ESERCIZIO DA SVOLGERE:
Trascrivi fedelmente dal testo sul libro di Eilenberger, riportato più avanti, il passo che comincia con le parole contenenti "SU Heidegger, Benjamin, Wittgenstein" e termina con "il decennio 1919-1929.".

ESTRATTO DEL TESTO:
>>
I "QUATTRO STREGONI"
SU Heidegger, Benjamin, Wittgenstein
e Cassirer
di Alessio Guglielmini
Wolfram Eilenberger ne Il tempo
degli stregoni ripercorre un
periodo cruciale della filosofia
novecentesca: il decennio 1919-1929.
Dinamite scatenante di questa
crucialità è senza dubbio la crisi
successiva alla Prima Guerra
Mondiale, in particolare per chi è
uscito umiliato dal conflitto come
Germania e Austria. Su questa
tavolozza incerta, dominata
dall’inflazione, dai disordini
urbani, dalla penuria di viveri e
lavoro, si affacciano e si
instaurano le biografie e le
carriere di quattro giganti del
pensiero: Martin Heidegger, Walter
Benjamin, Ludwig Wittgenstein, Ernst
Cassirer.
Ognuno di loro, al di là delle
differenze di età e di ceto, matura
lungo quella stagione una propria
costruzione filosofica e una propria
visione della cultura destinate a
raggiungere picchi imponenti; non a
caso, Eilenberger la definisce
“l’ultima rivoluzione del pensiero”.
Una rivoluzione, peraltro,
accompagnata da fallimenti e
cortocircuiti personali che stonano,
non di meno, con la statura delle
vette intellettuali raggiunte.
Per almeno tre dei protagonisti –
Heidegger, Benjamin, Wittgenstein –
la conoscenza non può infatti
prescindere da angosce, folgorazioni
e vicende estreme. Ma chi di loro le
ha vissute realmente nel corso della
guerra?
A conti fatti, il solo Wittgenstein,
l’unico a tenersi stretta la morte,
quasi come una consolazione
esistenziale, durante la vita al
fronte. Teniamo presente che, prima
dell’esperienza bellica,
Wittgenstein ha frequentato
Cambridge con la reputazione di
prodigio e che il Tractatus
Logico-Philosophicus, che sarà
pubblicato nel 1921, viene ultimato
nelle notti di guardia. Tuttavia, è
come se Ludwig, attraverso la
sostanza abissale della guerra,
tentasse di azzerare ogni certezza
acquisita.
Il Wittgenstein delle missioni
pericolose, della sospesa vita di
trincea che scopre Tolstoj ela fede
cristiana e che rinuncia alla
pacchia, una volta rientrato a casa.
Ludwig, rampollo di una ricchissima
famiglia austriaca, rifiuta ogni
privilegio a vantaggio delle sorelle
e cambia radicalmente vita, andando
a insegnare presso le scuole
elementari di alcuni villaggi di
provincia. È un’esistenza monotona,
con pochissimi interlocutori, quasi
monastica. Eppure, come vedremo,
qualcosa brucia ancora sotto la
coltre e il suo contributo alla
filosofia non è del tutto spento.
<<
DATI PRESENTATI:
>>
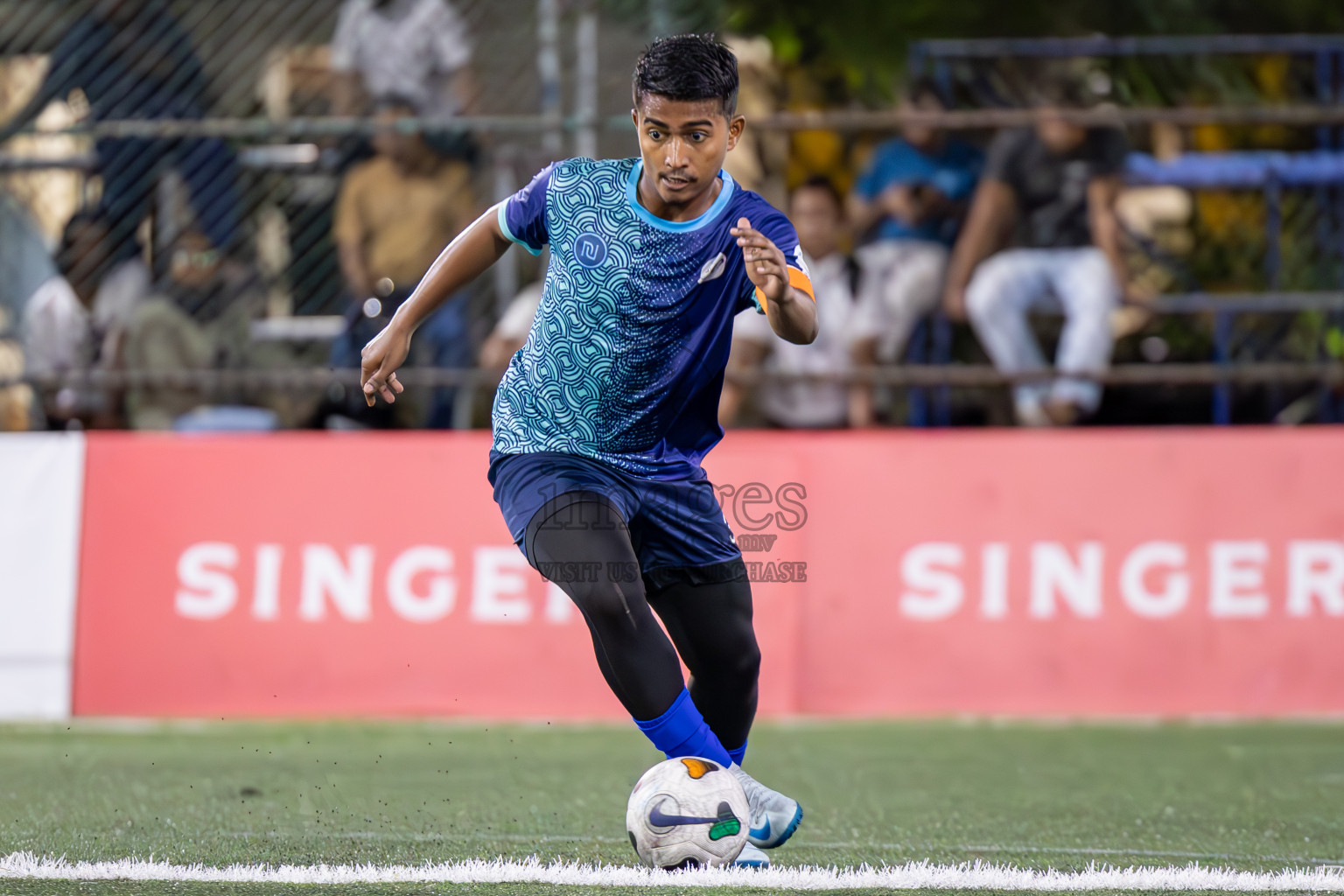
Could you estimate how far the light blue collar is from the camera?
13.4 ft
<<
SOLUZIONE PROPOSTA:
SU Heidegger, Benjamin, Wittgenstein
e Cassirer
di Alessio Guglielmini
Wolfram Eilenberger ne Il tempo
degli stregoni ripercorre un
periodo cruciale della filosofia
novecentesca: il decennio 1919-1929.